Cryptocurrency is having a powerful moment. Once a niche concern, digital currencies like Bitcoin and Ethereum are now known quantities even among casual investors and news readers. Skyrocketing values, the hallmark of 2017’s crypto boom, made for great headlines as pundits declared that digital currencies were here to stay.

But mainstream recognition and acceptance has led to an unintended, if inevitable, side effect for a system predicated on decentralization, anonymity, and rewriting the banking and investment status quo. That side effect is increased federal oversight.

Governments around the world have been forced to confront the reality of cryptocurrency while simultaneously trying to understand its ins-and-outs. As they grapple with exactly how to supervise crypto markets and investment activity, one type of investment has drawn outsized scrutiny: initial coin offerings, or ICOs. Investors and companies are bullish on the possibilities they offer, but government officials are notably concerned. Below we explore both sides of the issue.

The Promise of ICOs

The premise of an initial coin offering is innocuous enough. ICOs work like initial public offerings, but instead of making shares available to investors, startups offer a percentage of a cryptocurrency of their own creation. The crowdfunding process typically begins with a startup creating a whitepaper, which outlines their goals for the project, the resources they believe it will require, the timeframe for the ICO, and more. Interested parties can then purchase the distributed cryptocurrency, called a token, using both fiat or virtual currency (like Bitcoin). A smart contract records the transaction, stores the funds, and distributes the new tokens when ready.

Many investors and companies have responded positively to the format. ICOs allow startups to raise money from a global pool of investors, vastly increasing the amount of cash they can take in. It also enables companies to sidestep the labor-intensive process of raising money from venture capital and maintain autonomy in their operations. Meanwhile, investors enjoy the opportunity to potentially collect hefty returns in a booming space, with the benefit of the immutable blockchain ledger recording each transaction.

Government Concern

ICOs enjoyed a massive popularity increase in tandem with 2017’s cryptocurrency gold rush, raising a total of $9 billion through March 2018. But the idea is not a new one. Ripple and Ethereum had successful ICOs in 2013 and 2014, respectively, paving the way for the current investment frenzy. Subsequent offerings began to raise questions—and caught the US government’s attention.

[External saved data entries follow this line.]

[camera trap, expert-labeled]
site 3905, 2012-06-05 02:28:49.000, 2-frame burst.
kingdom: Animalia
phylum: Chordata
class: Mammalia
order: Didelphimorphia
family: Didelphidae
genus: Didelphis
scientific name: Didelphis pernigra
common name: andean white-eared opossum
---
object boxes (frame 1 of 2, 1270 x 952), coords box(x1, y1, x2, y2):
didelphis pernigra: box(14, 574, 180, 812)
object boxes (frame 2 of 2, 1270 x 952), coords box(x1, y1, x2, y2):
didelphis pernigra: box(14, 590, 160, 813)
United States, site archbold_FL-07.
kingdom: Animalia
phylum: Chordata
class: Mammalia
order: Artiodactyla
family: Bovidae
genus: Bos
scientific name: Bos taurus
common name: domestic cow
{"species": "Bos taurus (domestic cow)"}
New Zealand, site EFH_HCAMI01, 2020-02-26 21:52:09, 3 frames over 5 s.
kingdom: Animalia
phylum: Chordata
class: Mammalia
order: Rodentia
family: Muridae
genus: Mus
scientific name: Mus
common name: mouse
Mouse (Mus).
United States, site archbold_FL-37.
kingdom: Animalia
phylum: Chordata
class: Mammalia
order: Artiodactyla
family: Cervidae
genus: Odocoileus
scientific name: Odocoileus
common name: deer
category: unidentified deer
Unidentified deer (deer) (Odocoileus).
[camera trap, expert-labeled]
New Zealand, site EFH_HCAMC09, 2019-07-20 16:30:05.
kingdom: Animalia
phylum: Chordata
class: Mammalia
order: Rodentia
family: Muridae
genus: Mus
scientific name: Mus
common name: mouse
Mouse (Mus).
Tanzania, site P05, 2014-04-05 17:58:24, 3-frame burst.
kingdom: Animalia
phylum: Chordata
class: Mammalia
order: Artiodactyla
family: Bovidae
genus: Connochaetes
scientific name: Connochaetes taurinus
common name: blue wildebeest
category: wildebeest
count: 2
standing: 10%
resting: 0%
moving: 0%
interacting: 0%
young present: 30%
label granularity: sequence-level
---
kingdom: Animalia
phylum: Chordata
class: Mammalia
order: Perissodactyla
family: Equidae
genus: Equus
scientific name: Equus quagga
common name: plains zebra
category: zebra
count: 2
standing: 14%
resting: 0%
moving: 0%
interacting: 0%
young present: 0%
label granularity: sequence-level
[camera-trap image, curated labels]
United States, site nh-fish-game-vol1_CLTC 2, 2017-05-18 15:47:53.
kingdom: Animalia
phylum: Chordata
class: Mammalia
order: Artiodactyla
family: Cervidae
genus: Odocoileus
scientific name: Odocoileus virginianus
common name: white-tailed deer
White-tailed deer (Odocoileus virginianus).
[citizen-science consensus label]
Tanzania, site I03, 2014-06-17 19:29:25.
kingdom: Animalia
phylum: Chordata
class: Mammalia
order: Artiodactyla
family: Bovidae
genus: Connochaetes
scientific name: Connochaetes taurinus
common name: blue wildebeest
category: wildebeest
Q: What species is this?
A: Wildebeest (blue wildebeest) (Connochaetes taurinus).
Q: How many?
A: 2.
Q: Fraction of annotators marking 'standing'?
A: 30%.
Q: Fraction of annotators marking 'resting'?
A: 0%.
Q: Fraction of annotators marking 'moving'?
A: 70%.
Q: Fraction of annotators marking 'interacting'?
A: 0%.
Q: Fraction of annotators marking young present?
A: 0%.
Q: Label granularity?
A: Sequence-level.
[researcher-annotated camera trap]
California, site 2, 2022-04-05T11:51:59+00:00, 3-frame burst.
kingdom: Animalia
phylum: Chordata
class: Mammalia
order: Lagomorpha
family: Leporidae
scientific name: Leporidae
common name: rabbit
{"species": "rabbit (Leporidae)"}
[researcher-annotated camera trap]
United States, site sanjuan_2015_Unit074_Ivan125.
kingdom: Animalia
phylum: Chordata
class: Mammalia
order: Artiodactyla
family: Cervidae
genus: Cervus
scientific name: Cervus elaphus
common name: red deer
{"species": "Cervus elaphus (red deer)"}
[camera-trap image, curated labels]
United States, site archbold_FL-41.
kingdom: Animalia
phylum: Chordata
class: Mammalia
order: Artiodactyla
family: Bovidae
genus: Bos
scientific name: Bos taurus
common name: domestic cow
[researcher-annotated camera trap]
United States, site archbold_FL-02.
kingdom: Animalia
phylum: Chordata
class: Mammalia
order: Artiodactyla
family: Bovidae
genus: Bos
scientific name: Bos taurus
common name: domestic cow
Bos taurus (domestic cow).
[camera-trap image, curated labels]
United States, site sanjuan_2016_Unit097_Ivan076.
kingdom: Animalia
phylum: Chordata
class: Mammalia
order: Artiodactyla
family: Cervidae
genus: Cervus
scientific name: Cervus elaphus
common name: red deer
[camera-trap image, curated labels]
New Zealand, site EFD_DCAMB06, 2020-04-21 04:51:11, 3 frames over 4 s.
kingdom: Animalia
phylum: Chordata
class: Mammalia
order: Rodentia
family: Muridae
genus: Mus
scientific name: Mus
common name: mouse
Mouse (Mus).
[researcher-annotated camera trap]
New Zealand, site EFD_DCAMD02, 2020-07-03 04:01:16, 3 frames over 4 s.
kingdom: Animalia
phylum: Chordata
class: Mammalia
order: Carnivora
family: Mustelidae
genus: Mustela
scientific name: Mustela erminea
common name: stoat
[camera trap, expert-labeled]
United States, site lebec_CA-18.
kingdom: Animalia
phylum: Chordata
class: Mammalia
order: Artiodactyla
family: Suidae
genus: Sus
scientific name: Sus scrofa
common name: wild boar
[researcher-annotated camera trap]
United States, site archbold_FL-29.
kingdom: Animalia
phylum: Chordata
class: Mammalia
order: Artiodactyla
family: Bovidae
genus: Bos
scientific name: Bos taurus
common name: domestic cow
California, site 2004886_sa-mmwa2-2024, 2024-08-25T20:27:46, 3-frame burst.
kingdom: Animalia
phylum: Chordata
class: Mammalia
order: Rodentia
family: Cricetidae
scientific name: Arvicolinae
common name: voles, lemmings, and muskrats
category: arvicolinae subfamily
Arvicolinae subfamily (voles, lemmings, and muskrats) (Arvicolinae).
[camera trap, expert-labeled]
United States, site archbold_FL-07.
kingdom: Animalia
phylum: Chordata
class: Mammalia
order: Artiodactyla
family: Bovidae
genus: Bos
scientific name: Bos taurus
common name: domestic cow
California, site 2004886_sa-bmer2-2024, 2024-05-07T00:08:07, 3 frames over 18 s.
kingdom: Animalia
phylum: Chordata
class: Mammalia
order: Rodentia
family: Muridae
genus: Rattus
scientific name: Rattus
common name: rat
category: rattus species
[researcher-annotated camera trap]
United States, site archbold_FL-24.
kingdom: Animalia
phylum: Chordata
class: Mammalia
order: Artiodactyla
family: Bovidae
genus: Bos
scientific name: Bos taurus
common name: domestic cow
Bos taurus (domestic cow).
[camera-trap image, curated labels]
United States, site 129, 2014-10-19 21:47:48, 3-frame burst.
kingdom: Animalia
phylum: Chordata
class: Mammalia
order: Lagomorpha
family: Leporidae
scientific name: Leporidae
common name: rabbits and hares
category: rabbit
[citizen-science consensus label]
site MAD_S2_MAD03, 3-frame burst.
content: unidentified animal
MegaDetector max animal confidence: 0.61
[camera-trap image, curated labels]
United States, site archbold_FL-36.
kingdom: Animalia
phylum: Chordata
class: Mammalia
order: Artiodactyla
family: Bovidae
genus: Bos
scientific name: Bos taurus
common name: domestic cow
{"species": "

One prominent example involves a 2016 ICO from a company called The DAO (short for decentralized autonomous organization), who built a token on the Ethereum blockchain. The company, devoted to creating a stateless business model run only by shareholder input, held a hugely successful ICO, raising $120 million – the largest in history at the time. But one month later, users discovered and exploited a weakness in the code to siphon one-third of the company’s funds into a separate account. The incident caught the government’s eye not for security, but for reasons related to securities. The SEC launched an inquiry in June 2017 to examine if the DAO token ICO violated federal securities law.

The SEC’s findings determined that DAO tokens were indeed securities, and subject to regulation as such. “The innovative technology behind these virtual transactions does not exempt securities offerings and trading platforms from the regulatory framework designed to protect investors and the integrity of the markets,” said Stephanie Avakian, Co-Director of the SEC’s Enforcement Division. Steven Peikin, also a co-director, echoed Avakian’s comments, adding “as the evolution of technology continues to influence how businesses operate and raise capital, market participants must remain cognizant of the application of the federal securities laws.”

Some companies have attracted additional legal scrutiny. Centra, a virtual currency endorsed by boxing icon Floyd Mayweather, raised $32 million in a 2017 ICO. Centra promised investors that a Centra token “would give investors access to a new virtual currency exchange and a virtual currency debit card that would operate on the Visa and Mastercard networks.”

But the SEC halted the project for fraud- and securities-related charges—according to the complaint, Centra listed numerous fake executives on their website, had never received approval from Visa and Mastercard for the advertised connection, and committed other infractions. The company’s co-founders, Sam Sharma and Robert Farkas, were arrested for “[selling] investors on the promise of new digital technologies by using a sophisticated marketing campaign to spin a web of lies about their supposed partnerships with legitimate businesses,” said Avakian. The Southern District of New York brought additional criminal charges against the co-founders. Among them, the conspiracy to commit securities fraud, securities fraud, conspiracy to commit wire fraud, and wire fraud. The New York Times reported that the Centra founders are the first people arrested in connection with an ICO.

Centra and the DAO’s respective run-ins with the SEC are not unique. A Wall Street Journal report analyzed documents for 1,450 ICOs and red-flagged 271 of them for plagiarized documents, fake team listings, and ambiguous or deceptive claims. The SEC has subpoenaed documents for dozens of coin offerings, with more on the horizon.

ICOs are unlikely to disappear, but the message from recent SEC actions is clear: investors must take the time to perform due diligence, and companies need to register with regulators—or face legal consequences.